Many of the teachers’ complaints had to do with time taken away from regular instruction to accommodate the curriculum and resources needed to teach about a specific leader each month.

“Who are the teachers that would be specifically responsible for doing this? How can you justify picking out the teachers to cover it, even if it’s for 10 minutes?

“We feel like it would be punishing certain teachers,” said Beeler, during the school board committee meeting held in May.

Cosby was the lone ‘no’ vote in rescinding the amended resolution.

In other action, the board revisited the proposal to contract with PESG (Professional Educational Services Group) for substitute teachers.

Kim Woodson, regional director of sales and service, addressed what would occur immediately following the signing of a contract. She said an ‘A to Z’ meeting would be called to outline every aspect of the program and extensive training would be planned and executed.

Included in the contract costs is the automated calling system.

“It’s valuable for reporting, to know exactly how many subs you used this year, how much did it really cost you. (It’s valuable for) professional development for teachers – how to track that,” said Woodson.

PESG would hit the floor running with reporting, recruiting, off-boarding and training, she said.

Board member Shane Bunch said that, while he appreciated the program, he could not in good conscience approve the spending of extra funds to perform the same tasks that are currently being done.

“My understanding is that it’s going to cost us somewhere between $30,000 and $40,000 to initiate this program – and that’s each year. I would love to see it, but when we’re right now looking at losing one teacher per school, not tenured and we’re looking at losing somewhere close to $1 million in shortfall – I know $30,000 to $40,000 doesn’t sound like a lot.

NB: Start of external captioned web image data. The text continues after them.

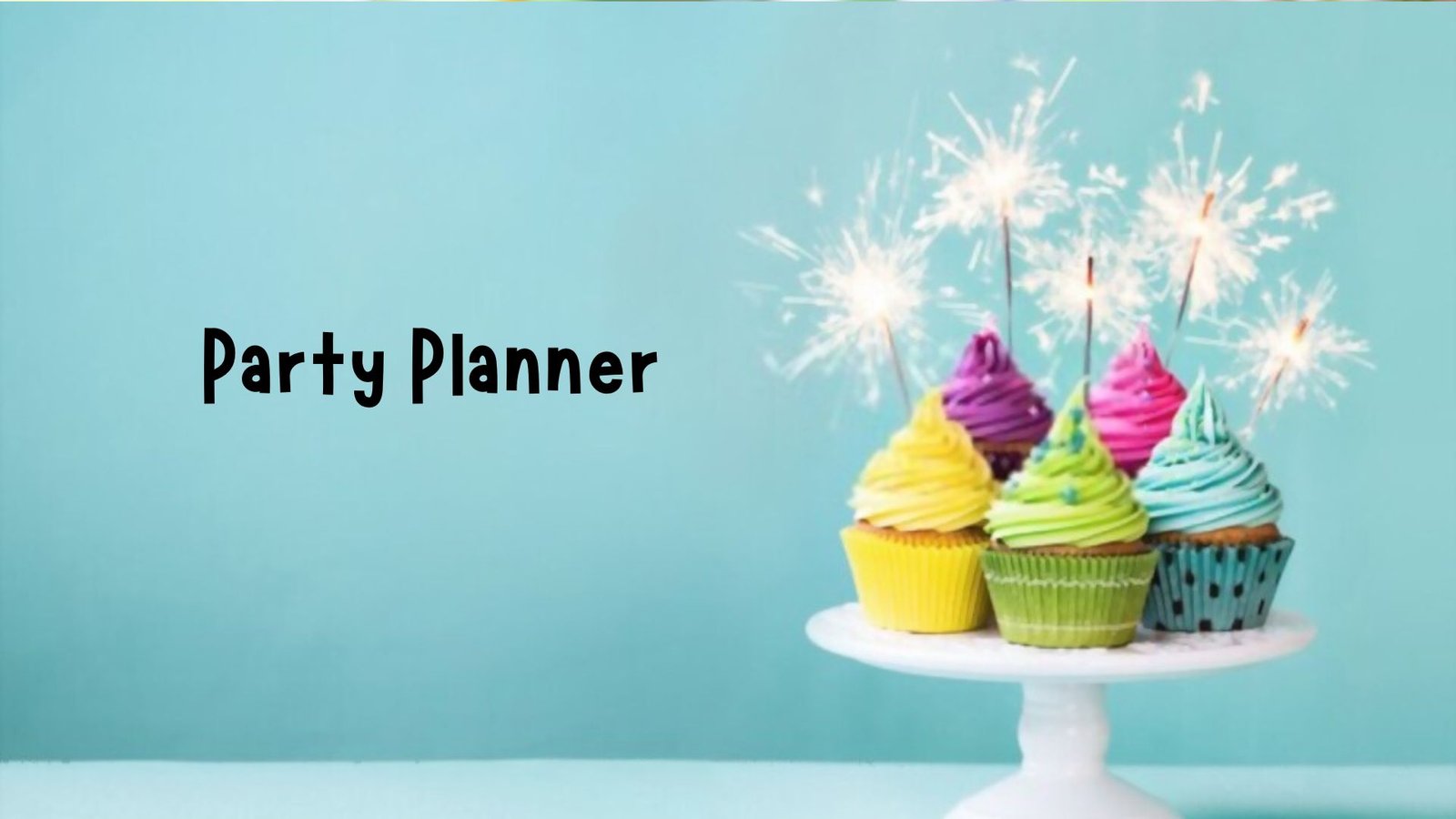 Party Planner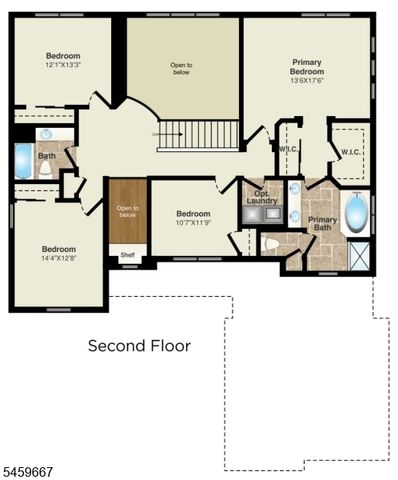 11 Paetzell Farm Rd, Milford Boro, NJ 08848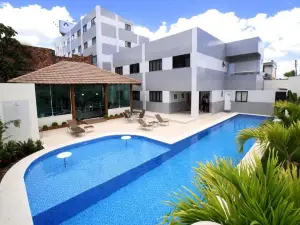 Camaçari Plaza Hotel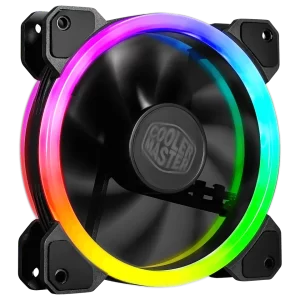 Fan Cooler Master MasterFan MF120 S2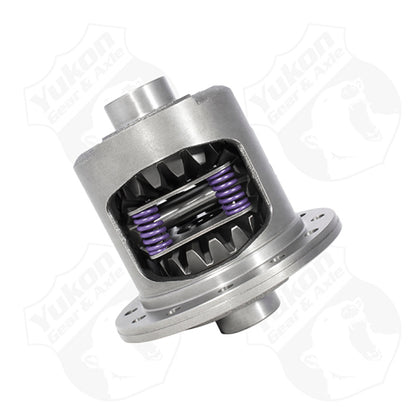 Yukon Gear & Axle Yukon Gear Dura Grip Positraction For Ford 9.75in w/ 34 Spline Axles YDGF9.75-34-1 YDGF9.75-34-1 Photo - Primary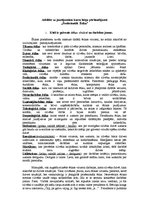 Konspekts 'Profesionalā ētika', 1.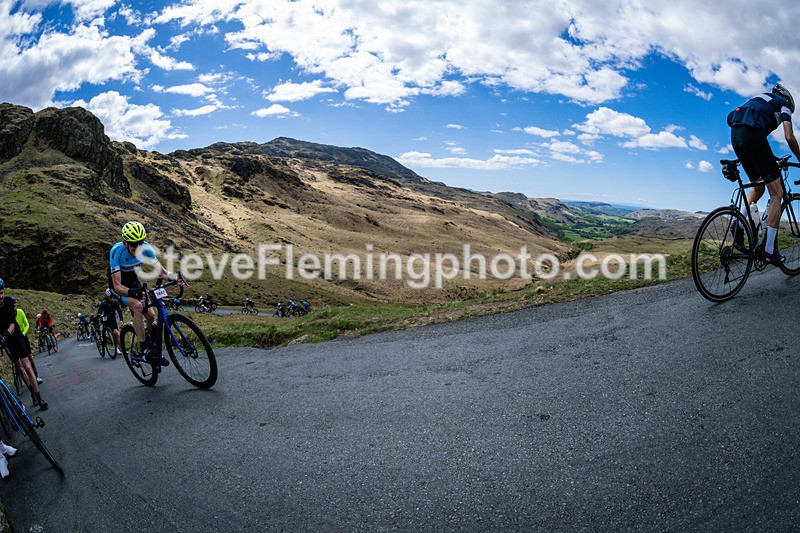 134348 - Hardknott Pass Camera 2 13.00-14.00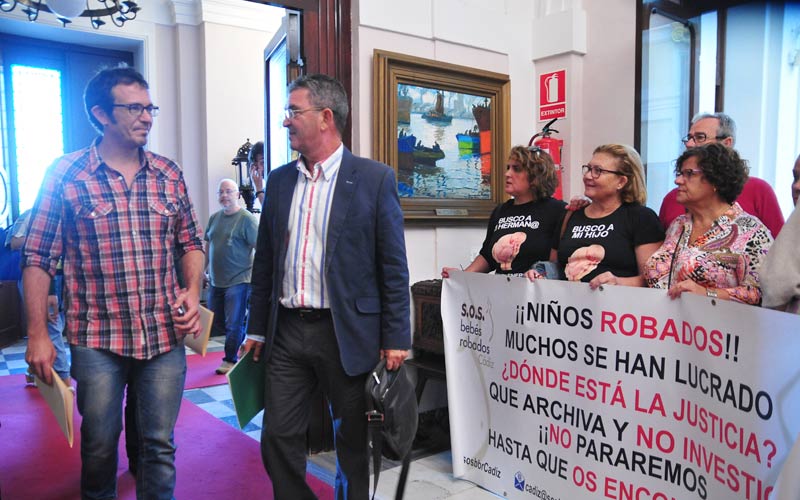 La Junta autoriza al Ayuntamiento la clausura del cementerio de San José, un acto “de justicia, no sólo social, sino democrática”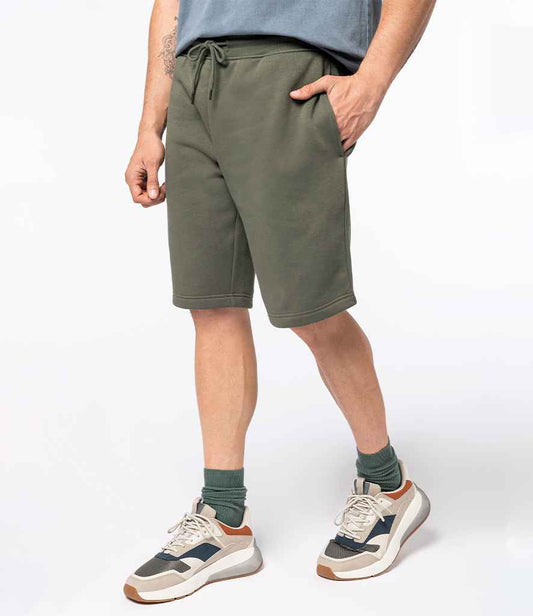 Organic Khaki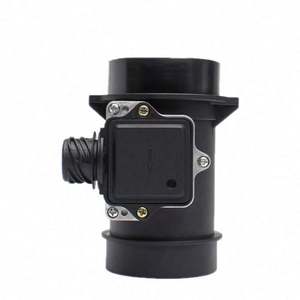 SIQUAN-ELECTRIC capteur de Débitmètre D'air Massique MAF Pour 320I <span class=keywords><strong>520I</strong></span> E34 E36 <span class=keywords><strong>E39</strong></span>/ 5WK9007 - Product Image 6
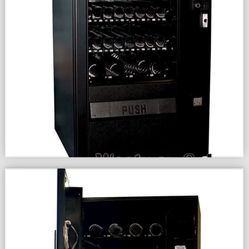 Vending Machine For Sale 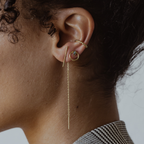 Ear Kit - Daphne Studs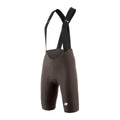 ASSOS Uma GT Women Bib Shorts S11 - Wild Brown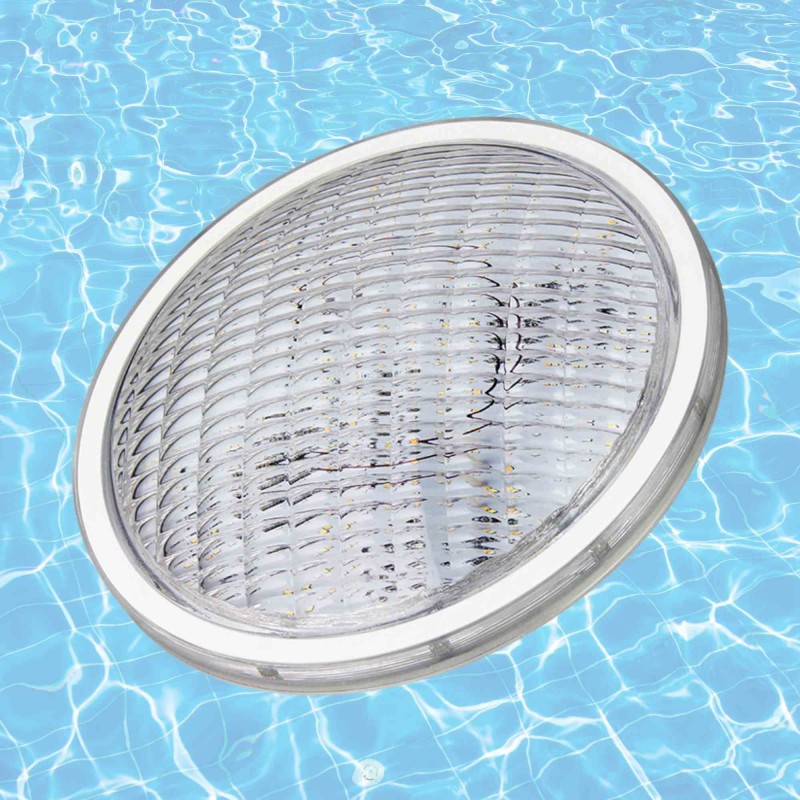 Projecteur piscine led submersible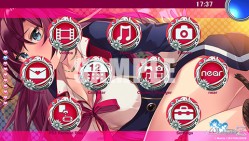 ꡼ No.008 | ֥ᥬӥZPS4PS Vitaѥ饽ꥷƥơޤۿ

“I just can’t see telling a teacher we’re not bringing him back because we’re spending (the funds) on a program that we already do. It may not be as nice or efficient, but we’re getting the job done,” said Bunch.

Woodson said her company would be willing to offer a one-year contract so that the school district could ‘try it out.’

“The services that we’re going to offer are going to be more (than what is currently being done). Ongoing professional development won’t cost the school anything. We work to make sure that the people who walk into the classroom can have management skills and help those students,” said Woodson.

Dr. Joseph Miller, director of schools, said he had been assured just that week that the costs of contracting with PESG would be ‘budget neutral.’

Bunch said he just couldn’t see how hiring someone could cost the same as what is already being accomplished without the service.

Board chair Micheal Jo Gray said he had yet to have one teacher come to him with complaints about the current way in which substitutes are enlisted.

“Since then, I’ve yet to have one come to me and say ‘I really like this PESG.’ That, to me, is who it’s going to affect. And, that’s who I represent on this board,” said Gray.

Since the topic was for discussion purposes only, the board moved on with another item.

The 2017-18 graduation rate is slightly up, at 92.66 percent, according to Miller.

The last attendance record for the school year, set by Springdale Elementary, came in at 96 percent.

Grace Rehabilitation won over two other services for the school physical therapy/orthopedic therapy contract.

The next committee meeting will begin at 6 p.m. on June 21, inside the BOE Central Office conference room. The next regular monthly meeting of the school board will occur on July 12, at 6 p.m., inside the large courtroom of the Claiborne County Courthouse.

The public is encouraged to attend these monthly meetings.